TAREFA DO EXERCÍCIO A: No texto abaixo, sobre o discurso de Lula no 1º de Maio, quais adjetivos o último parágrafo usa para caracterizar "A reação"? Liste todos.

TEXTO DA PÁGINA:
Lula sempre esteve na mira, é único no palanque e sem medo de discursar


Cesar Monatti, GGN

Não pude ficar triste, ou ter qualquer outro sentimento, porque não ouvi o discurso de Lula neste 1º de Maio da CUT, no Vale do Anhangabaú, em São Paulo. Como poderia tê-lo feito se vivo, como milhões, entre estados periféricos do Brasil?

Mas vi as imagens na internet. E, sempre à distância, acompanhei sua trajetória, mas, mais que a dele, a de seus companheiros de luta e ideais ativistas populares e sindicais dos brasis distantes de São Paulo e Rio de Janeiro. E, como Lula, eles sempre foram isolados, segregados, demitidos para posteriormente serem chamados de vagabundos, até que, é claro, raiou o poder federal no horizonte do Brasil.

Àquela época não havia presidentes e prefeitos que “deveriam estar”, mas não compareciam, aos palanques do Dia do Trabalhador. Todos do mesmo lado de Lula eram desconhecidos, como são até hoje aqueles que não ocuparam posições de poder ao longo dos vários mandatos ocupados por eleitos do partido de que ele é fundador e símbolo. E se carregavam faixas e cartazes de todo tipo, incluídos protestos de “tendências” políticas internas ao movimento dos trabalhadores por conta do descompasso interno, as quais ao longo dos anos se transformaram em partidos e hoje estão na oposição.

Lembro de muitos lulas dos arrabaldes do país falando apenas para alguns colegas de trabalho, amigos e familiares em longínquos primeiros de maio, naquelas eras em que não havia muito do que se alegrar, tampouco muita esperança naqueles que os ouviam há milhares de quilômetros de centros que concentravam trabalhadores.

Não há o que lamentar num discurso que não tem novidades ou não aponta para o futuro, pois o passado e seus donos se negam a passar. A reação continua repetitiva, raivosa, retrógrada e sempre com os mesmos ataques à plebe, sem necessitar de argumentos para compartilhar com seus amigos proprietários da mídia e com eleitos a quem patrocinam para que esses defendam cegamente seus interesses, haja vista sua relação espontânea de dependência e sua fidelidade canina de subserviência e deslumbramento.

TAREFA DO EXERCÍCIO B: Retorne cada linha dos registros que contenha a palavra "anything".

Itens listados em um conjunto de dados
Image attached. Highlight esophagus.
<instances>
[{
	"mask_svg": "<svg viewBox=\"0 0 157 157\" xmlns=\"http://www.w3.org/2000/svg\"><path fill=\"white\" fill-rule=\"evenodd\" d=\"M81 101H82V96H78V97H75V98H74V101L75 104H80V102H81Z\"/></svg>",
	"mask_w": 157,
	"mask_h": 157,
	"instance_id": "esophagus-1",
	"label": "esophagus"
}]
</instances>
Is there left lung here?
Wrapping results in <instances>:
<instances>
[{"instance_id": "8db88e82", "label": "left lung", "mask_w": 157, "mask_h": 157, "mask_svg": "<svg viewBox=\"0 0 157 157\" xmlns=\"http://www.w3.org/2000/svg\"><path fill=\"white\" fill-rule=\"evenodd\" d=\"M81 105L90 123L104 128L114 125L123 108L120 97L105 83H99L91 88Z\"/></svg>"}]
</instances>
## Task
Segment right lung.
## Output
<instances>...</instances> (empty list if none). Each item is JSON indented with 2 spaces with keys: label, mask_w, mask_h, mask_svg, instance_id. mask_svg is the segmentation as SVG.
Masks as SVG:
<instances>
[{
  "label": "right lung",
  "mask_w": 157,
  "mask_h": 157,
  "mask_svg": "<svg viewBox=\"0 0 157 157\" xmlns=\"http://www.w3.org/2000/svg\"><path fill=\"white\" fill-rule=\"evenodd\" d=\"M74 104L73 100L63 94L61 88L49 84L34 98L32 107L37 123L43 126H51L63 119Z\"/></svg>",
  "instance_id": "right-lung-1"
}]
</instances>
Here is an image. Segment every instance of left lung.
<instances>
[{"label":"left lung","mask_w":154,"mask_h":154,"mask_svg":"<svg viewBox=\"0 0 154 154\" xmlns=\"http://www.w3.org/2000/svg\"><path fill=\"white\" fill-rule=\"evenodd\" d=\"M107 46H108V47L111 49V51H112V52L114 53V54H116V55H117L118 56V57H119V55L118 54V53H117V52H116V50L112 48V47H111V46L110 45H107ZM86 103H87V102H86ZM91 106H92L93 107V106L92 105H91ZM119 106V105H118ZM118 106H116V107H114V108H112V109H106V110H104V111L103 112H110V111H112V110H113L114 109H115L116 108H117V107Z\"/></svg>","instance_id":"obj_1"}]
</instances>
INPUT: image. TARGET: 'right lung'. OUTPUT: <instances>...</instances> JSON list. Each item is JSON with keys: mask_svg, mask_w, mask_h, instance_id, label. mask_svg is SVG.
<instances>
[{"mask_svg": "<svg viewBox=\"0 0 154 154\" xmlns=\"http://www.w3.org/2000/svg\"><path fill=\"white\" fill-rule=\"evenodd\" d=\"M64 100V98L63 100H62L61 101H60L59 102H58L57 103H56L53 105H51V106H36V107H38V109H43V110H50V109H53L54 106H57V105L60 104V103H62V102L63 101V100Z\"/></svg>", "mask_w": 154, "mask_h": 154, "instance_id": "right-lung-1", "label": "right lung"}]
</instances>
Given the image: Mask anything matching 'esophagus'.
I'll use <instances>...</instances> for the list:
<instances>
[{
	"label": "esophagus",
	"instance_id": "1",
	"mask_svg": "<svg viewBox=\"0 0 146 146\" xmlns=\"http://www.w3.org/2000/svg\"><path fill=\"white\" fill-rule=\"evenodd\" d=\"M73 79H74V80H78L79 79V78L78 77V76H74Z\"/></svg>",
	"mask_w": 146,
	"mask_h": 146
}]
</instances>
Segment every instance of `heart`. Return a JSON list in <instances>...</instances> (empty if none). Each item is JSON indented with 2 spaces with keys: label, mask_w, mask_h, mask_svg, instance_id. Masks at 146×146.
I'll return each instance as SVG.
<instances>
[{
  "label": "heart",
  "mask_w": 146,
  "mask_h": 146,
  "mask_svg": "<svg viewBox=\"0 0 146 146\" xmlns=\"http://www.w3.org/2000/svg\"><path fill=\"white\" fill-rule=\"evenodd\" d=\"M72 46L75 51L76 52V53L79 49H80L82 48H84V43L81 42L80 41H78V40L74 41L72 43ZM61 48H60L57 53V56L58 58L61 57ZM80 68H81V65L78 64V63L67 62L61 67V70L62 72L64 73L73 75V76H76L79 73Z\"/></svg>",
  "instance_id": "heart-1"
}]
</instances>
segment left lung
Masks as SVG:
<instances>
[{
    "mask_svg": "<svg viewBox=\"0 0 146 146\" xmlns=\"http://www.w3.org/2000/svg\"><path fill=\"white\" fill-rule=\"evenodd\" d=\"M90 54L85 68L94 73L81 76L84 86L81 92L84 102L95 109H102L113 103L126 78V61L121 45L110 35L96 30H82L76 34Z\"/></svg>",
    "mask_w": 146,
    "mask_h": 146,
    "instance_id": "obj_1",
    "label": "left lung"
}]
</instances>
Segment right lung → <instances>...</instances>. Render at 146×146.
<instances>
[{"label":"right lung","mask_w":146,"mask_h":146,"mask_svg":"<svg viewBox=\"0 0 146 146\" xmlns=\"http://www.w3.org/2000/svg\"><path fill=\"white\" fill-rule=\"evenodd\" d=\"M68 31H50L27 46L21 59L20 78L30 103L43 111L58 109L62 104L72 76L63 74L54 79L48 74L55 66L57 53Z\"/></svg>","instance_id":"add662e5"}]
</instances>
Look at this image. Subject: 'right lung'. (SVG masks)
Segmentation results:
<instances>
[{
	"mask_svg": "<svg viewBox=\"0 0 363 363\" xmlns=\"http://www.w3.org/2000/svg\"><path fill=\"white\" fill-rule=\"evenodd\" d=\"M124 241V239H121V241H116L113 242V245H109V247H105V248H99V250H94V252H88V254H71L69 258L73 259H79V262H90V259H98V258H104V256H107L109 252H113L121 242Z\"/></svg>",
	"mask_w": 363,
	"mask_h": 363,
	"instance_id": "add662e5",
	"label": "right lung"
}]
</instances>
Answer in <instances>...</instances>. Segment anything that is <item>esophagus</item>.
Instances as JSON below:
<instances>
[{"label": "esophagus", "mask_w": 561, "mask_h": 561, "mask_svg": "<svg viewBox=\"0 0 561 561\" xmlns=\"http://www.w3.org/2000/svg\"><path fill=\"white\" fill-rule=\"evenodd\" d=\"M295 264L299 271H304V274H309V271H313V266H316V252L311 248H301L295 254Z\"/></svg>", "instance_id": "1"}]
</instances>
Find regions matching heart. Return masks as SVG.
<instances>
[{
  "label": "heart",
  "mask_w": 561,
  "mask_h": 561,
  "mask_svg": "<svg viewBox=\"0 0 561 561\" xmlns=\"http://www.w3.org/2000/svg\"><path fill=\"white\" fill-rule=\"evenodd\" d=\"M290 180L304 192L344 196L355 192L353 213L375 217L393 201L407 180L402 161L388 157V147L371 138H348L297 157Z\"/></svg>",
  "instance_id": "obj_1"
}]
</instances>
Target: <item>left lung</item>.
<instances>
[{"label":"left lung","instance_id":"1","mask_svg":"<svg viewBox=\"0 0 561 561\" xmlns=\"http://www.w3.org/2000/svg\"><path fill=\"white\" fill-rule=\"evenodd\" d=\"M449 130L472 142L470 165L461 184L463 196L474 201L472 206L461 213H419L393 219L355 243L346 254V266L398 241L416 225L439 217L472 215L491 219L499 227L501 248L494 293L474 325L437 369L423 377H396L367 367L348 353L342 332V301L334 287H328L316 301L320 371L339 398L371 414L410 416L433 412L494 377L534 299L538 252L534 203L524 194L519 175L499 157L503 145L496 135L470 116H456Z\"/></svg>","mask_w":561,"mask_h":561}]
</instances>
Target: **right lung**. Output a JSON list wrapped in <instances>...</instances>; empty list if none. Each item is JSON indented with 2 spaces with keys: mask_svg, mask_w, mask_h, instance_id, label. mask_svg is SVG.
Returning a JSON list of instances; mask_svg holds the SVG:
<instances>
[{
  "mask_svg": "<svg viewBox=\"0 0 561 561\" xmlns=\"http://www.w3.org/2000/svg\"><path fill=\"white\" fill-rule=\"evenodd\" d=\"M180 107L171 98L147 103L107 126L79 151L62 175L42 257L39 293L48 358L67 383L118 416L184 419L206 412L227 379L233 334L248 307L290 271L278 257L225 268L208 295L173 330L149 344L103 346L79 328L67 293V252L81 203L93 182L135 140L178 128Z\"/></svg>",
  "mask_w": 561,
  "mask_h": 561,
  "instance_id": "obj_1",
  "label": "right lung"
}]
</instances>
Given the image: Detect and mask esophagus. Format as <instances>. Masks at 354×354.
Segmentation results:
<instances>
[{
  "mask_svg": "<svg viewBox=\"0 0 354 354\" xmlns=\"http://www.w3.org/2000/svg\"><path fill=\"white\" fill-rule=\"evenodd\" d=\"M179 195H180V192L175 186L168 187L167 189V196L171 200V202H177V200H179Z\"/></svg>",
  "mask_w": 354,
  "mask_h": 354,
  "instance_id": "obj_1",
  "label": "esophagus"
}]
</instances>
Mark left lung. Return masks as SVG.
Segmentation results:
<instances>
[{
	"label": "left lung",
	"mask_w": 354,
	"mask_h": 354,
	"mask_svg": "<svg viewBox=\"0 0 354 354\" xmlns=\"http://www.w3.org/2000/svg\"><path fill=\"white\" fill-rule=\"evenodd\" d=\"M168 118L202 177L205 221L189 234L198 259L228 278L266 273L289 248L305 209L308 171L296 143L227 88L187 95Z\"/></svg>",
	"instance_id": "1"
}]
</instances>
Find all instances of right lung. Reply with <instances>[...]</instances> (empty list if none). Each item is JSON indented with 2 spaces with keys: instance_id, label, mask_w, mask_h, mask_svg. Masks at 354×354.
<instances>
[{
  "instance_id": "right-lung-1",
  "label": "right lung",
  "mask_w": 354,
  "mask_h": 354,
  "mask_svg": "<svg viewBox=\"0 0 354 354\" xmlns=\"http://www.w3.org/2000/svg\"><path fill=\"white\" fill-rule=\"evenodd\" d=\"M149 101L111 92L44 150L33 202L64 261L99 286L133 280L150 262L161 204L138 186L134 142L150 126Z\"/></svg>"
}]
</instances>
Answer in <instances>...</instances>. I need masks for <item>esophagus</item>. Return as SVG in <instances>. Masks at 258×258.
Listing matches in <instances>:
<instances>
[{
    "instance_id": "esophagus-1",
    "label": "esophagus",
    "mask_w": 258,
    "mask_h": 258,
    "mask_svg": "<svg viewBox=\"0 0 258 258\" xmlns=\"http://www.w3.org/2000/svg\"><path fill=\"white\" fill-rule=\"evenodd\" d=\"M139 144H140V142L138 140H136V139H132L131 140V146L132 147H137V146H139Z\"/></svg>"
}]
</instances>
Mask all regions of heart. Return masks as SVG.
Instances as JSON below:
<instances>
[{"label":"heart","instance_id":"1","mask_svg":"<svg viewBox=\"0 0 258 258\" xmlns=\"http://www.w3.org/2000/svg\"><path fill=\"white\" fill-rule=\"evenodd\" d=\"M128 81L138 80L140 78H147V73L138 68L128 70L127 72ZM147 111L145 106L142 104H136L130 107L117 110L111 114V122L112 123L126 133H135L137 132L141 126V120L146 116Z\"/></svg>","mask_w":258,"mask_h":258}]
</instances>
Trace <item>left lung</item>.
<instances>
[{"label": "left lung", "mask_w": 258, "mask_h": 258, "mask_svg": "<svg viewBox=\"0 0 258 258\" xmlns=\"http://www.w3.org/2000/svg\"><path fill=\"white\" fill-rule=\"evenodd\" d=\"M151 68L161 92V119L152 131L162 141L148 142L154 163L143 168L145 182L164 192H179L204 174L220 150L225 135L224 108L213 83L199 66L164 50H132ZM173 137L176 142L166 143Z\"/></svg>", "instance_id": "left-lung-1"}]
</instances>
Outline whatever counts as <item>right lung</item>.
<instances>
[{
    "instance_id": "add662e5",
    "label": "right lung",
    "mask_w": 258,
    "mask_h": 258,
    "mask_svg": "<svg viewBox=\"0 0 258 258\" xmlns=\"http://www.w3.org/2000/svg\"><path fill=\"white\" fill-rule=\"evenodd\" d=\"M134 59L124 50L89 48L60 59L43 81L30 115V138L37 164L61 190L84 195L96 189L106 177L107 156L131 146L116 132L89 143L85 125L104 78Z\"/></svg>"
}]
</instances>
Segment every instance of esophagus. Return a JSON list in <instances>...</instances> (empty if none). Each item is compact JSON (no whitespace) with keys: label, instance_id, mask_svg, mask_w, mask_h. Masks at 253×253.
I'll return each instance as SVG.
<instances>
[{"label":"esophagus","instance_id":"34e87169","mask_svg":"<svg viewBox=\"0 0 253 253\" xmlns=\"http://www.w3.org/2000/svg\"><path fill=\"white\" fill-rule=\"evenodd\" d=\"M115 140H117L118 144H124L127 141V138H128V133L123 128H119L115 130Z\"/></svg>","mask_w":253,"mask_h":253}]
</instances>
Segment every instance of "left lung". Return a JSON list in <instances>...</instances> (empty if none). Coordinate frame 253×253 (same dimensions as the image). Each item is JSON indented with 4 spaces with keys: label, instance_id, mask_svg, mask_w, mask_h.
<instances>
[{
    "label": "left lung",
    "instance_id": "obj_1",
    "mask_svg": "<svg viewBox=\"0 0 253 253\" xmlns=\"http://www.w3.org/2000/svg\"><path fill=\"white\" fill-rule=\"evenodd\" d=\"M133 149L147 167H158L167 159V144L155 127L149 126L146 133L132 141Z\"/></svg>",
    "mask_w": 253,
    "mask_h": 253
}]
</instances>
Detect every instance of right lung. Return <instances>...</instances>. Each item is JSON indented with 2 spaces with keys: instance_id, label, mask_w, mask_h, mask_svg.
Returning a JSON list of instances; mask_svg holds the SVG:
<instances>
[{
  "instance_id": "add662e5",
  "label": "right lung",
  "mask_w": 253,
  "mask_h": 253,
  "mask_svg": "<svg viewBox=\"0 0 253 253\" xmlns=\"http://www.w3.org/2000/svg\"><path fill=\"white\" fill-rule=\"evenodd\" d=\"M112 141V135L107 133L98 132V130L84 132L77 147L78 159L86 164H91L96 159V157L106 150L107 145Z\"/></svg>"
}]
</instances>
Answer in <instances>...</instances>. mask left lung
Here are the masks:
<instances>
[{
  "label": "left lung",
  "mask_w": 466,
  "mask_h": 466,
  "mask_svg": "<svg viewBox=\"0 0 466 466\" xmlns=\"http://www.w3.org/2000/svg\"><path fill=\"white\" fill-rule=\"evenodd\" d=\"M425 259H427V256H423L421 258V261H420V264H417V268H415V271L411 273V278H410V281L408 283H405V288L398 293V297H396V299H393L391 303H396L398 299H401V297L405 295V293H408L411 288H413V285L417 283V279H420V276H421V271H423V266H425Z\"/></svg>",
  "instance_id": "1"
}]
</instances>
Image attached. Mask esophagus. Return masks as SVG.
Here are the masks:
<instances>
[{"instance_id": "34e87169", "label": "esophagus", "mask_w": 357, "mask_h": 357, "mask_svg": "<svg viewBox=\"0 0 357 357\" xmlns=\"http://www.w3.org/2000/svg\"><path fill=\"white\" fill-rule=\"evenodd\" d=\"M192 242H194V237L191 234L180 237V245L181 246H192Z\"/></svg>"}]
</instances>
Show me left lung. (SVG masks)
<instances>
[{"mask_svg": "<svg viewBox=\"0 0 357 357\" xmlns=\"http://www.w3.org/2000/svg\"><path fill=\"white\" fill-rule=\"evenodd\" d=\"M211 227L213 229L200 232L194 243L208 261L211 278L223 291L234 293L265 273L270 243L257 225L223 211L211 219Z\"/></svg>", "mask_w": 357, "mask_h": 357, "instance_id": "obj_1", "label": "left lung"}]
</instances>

RESPOSTA CORRETA A: repetitiva, raivosa, retrógrada

RESPOSTA CORRETA B:
Given the image: Mask anything matching 'esophagus'.
Answer in <instances>...</instances>. Segment anything that is <item>esophagus</item>.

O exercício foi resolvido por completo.